**Exercise task:**
Return the records below word for word, beginning with the line that contains "As depicted in" and ending after the line that contains "the row of tree at the point at 68,57 <".

**Record set:**
....................

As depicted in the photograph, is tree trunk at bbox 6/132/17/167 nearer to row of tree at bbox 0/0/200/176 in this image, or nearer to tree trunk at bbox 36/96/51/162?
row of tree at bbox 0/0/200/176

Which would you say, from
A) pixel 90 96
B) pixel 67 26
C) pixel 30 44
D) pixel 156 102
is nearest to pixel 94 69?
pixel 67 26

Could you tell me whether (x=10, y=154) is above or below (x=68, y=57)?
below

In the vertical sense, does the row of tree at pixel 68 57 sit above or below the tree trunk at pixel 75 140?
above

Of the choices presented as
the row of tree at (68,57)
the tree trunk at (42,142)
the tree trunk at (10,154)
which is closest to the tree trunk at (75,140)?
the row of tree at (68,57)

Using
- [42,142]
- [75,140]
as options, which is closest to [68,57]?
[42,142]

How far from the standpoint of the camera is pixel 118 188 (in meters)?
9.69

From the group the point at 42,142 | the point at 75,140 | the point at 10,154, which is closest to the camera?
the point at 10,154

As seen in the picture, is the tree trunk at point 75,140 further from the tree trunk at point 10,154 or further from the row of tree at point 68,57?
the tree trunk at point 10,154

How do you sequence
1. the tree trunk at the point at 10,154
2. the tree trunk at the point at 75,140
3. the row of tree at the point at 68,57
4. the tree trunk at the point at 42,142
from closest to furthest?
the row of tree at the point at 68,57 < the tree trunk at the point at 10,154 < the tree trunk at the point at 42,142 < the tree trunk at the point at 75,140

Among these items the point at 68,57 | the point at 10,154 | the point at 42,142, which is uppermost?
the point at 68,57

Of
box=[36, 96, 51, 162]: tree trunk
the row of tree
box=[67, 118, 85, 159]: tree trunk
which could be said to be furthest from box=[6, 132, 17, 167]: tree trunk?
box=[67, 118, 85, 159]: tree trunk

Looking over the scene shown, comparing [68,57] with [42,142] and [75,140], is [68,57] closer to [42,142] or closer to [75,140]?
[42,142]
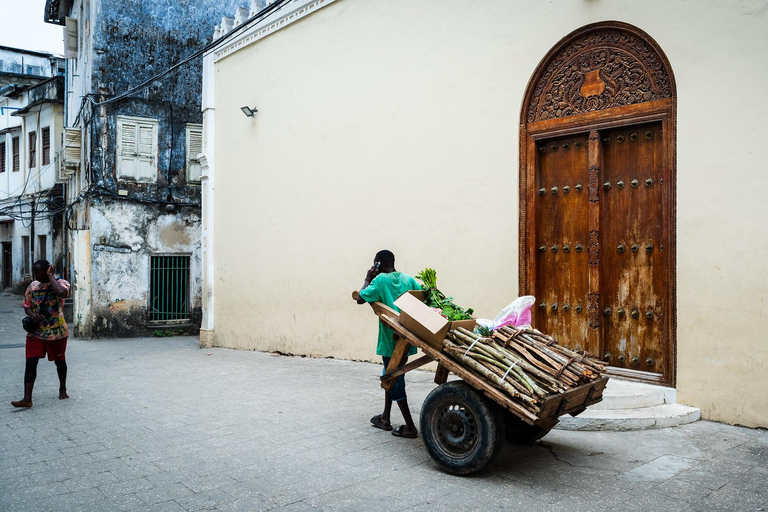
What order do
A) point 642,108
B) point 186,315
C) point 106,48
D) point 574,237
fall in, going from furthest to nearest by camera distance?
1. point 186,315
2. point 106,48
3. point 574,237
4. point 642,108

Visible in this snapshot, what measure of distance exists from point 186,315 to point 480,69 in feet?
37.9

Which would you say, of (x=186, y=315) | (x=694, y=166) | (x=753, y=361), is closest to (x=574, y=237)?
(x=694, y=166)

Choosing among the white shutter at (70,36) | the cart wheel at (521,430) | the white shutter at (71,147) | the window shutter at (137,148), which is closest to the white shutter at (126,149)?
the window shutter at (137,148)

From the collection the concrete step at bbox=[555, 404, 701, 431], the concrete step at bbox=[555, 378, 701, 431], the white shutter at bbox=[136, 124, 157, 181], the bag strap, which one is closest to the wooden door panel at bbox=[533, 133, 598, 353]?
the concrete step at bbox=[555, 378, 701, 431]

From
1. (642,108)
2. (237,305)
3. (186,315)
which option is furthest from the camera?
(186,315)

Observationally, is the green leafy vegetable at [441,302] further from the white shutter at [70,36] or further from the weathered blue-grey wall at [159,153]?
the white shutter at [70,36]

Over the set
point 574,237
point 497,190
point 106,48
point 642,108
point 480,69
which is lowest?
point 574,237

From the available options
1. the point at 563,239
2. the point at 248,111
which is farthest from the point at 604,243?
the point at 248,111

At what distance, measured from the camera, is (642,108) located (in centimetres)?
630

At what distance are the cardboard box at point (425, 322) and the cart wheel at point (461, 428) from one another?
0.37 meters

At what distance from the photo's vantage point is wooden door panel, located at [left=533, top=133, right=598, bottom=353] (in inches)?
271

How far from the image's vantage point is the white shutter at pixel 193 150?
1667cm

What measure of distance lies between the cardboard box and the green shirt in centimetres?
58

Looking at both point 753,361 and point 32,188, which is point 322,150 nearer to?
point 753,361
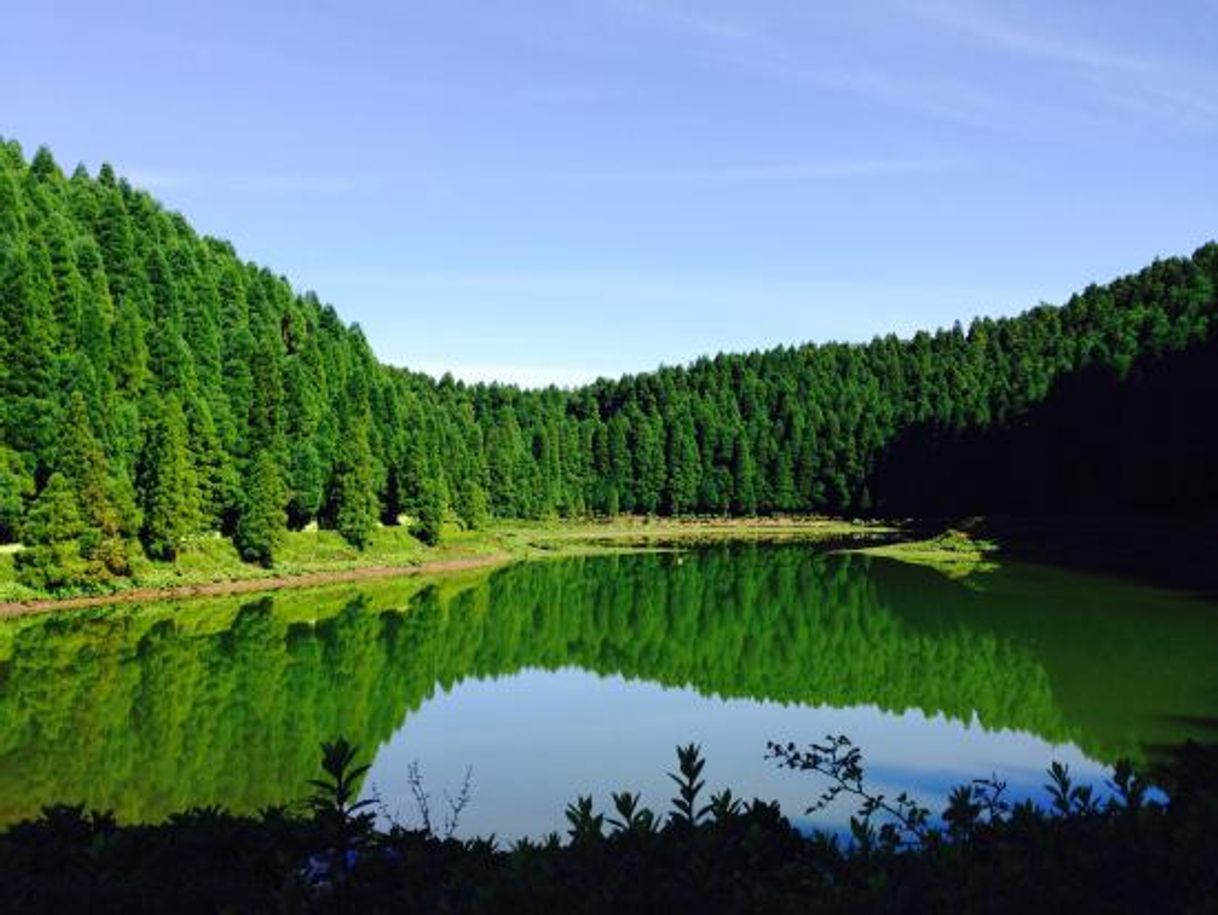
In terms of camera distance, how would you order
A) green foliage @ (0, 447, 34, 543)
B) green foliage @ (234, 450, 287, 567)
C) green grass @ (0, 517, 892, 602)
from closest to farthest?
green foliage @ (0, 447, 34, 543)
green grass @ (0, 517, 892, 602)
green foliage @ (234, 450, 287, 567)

....................

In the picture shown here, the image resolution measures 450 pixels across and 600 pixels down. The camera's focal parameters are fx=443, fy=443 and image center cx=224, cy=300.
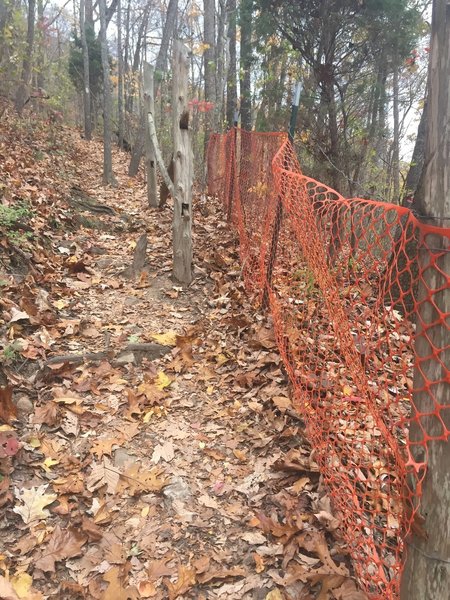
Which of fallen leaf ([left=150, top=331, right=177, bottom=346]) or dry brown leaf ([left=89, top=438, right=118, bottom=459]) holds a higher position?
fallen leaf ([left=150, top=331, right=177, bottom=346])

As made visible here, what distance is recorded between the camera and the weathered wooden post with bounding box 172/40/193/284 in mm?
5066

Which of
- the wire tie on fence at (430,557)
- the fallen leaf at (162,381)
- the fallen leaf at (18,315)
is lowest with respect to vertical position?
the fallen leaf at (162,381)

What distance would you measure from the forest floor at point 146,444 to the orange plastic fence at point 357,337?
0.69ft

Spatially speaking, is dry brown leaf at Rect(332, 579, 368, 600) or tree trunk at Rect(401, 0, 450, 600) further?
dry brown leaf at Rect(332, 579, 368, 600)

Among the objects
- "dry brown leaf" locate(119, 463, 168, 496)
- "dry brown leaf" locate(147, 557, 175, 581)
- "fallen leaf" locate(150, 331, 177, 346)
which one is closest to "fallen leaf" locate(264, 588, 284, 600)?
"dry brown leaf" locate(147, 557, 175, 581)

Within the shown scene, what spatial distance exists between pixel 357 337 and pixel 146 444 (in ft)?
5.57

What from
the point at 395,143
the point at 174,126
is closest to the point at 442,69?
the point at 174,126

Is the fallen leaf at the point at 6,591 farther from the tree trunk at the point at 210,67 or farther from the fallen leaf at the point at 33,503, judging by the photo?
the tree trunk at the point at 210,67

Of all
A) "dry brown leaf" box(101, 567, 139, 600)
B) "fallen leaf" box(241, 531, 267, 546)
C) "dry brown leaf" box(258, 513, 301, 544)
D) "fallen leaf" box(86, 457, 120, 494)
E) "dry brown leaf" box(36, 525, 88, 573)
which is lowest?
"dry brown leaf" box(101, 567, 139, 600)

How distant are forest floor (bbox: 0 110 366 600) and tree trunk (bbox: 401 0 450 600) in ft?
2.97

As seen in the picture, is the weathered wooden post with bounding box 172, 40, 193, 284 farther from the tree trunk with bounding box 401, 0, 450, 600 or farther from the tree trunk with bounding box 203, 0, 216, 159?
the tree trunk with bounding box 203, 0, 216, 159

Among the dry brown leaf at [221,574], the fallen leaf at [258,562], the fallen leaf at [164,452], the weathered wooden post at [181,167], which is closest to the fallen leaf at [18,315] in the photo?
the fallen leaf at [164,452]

....................

**Answer to the problem:**
As depicted in the photograph, is tree trunk at bbox 6/132/17/167 nearer to row of tree at bbox 0/0/200/176 in this image, or nearer to tree trunk at bbox 36/96/51/162?
row of tree at bbox 0/0/200/176

Which would you say, from
A) pixel 90 96
B) pixel 67 26
C) pixel 30 44
D) pixel 156 102
is nearest to pixel 94 69?
pixel 67 26

Could you tell me whether (x=10, y=154) is above or below (x=68, y=57)?
below

In the vertical sense, does the row of tree at pixel 68 57 sit above or below the tree trunk at pixel 75 140?
above

Of the choices presented as
the row of tree at (68,57)
the tree trunk at (42,142)
the tree trunk at (10,154)
which is closest to the tree trunk at (75,140)?
the row of tree at (68,57)

Using
- [42,142]
- [75,140]
as options, which is closest to [68,57]?
[42,142]

How far from the standpoint of the camera is pixel 118 188 (in meters)?
9.69

From the group the point at 42,142 | the point at 75,140 | the point at 10,154, which is closest to the camera?
the point at 10,154

As seen in the picture, is the tree trunk at point 75,140 further from the tree trunk at point 10,154 or further from the row of tree at point 68,57?
the tree trunk at point 10,154

How do you sequence
1. the tree trunk at the point at 10,154
2. the tree trunk at the point at 75,140
3. the row of tree at the point at 68,57
4. the tree trunk at the point at 42,142
from closest to furthest?
the row of tree at the point at 68,57 < the tree trunk at the point at 10,154 < the tree trunk at the point at 42,142 < the tree trunk at the point at 75,140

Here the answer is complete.